**Texte à lire:**
De même, Jeanne, qui souhaitait vivement sortir de sa situation de chômage de longue durée, a pris la décision d'accepter un poste en CES de surveillante dans un collège, après plusieurs entretiens avec la conseillère, au cours desquels elle avait tenté d'élaborer un projet de reconversion et de formation. La proposition de travail, telle une perche tendue par la conseillère, a été immédiatement acceptée : "Je me suis lancée, je me suis pas trop posé de questions.. Je m'étais donné le 1er septembre pour repartir dans la vie professionnelle et j'ai dû la rencontrer (la conseillère) le 6 septembre".
Quand les témoins n’ont mentionné ni déclic ni mise en mouvement pendant ou à la suite des entretiens — cas de sept personnes—, ceux-ci ont pu intervenir auparavant. En effet, une période de chômage ou un changement brutal dans la situation de travail sont l'occasion de nombreuses prises de conscience et mises en mouvement, comme pour Géraldine, qui a commencé sa remise en question professionnelle après un changement de direction dans son entreprise. Il n'y a pas eu déclic également parce que le mouvement a été plus progressif, comme pour Jacques et Paul. La prestation d'orientation n'a rien provoqué de substantiel pour Sarah, qui n'a pu aboutir à un projet professionnel concret, ni pour Antoine, dont le projet était déjà élaboré. Enfin, à l'image de Sonia, s'il y a eu des prises de conscience, une mise en mouvement liée à un ensemble d'évolutions personnelles, il n'y a pas eu de déclic pour une élaboration de projet plus avancée. Dans le cas d'Alain, le déclic, que nous n'avons pas considéré comme tel, aurait plutôt été une manœuvre arrière, qui lui fait abandonner toute idée de projet de reconversion pour revenir, sans beaucoup de conviction, à son ancien métier ; il s'agit d'un "projet en creux", qui pourrait faire douter d'une réalisation vécue positivement.

**Données sources:**
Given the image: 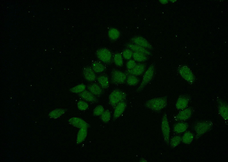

**Exercices:**
**a.** D'après le texte, pourquoi le déclic a-t-il pu se produire avant les entretiens chez les témoins qui n'en mentionnent aucun ? Répondez en une à trois phrases.
**b.** Dans le texte, quel poste Jeanne a-t-elle accepté ?
**c.** Dans le texte, réécrivez sous forme de liste le paragraphe qui commence par « Quand les témoins n'ont mentionné », en conservant ses faits principaux.
Les données ne sont pas utiles pour répondre.

**Corrigé:**
**a.** Une période de chômage ou un changement brutal dans la situation de travail est l'occasion de nombreuses prises de conscience et mises en mouvement. C'est le cas de Géraldine, qui a commencé sa remise en question professionnelle après un changement de direction dans son entreprise.

**b.** Un poste en CES de surveillante dans un collège.

**c.**
Sept témoins n'ont mentionné ni déclic ni mise en mouvement pendant ou après les entretiens :
- Le déclic a pu survenir avant les entretiens, car une période de chômage ou un changement brutal au travail suscite des prises de conscience. Géraldine s'est ainsi remise en question après un changement de direction dans son entreprise.
- Chez Jacques et Paul, le mouvement a été plus progressif.
- La prestation n'a rien provoqué de substantiel pour Sarah, qui n'a pas abouti à un projet concret, ni pour Antoine, dont le projet était déjà élaboré.
- Sonia a connu des prises de conscience et une mise en mouvement liées à des évolutions personnelles, mais sans déclic menant à un projet plus avancé.
- Chez Alain, le déclic, que les auteurs n'ont pas retenu comme tel, ressemble plutôt à une marche arrière : il a abandonné son projet de reconversion pour revenir, sans grande conviction, à son ancien métier. Il s'agit d'un « projet en creux ».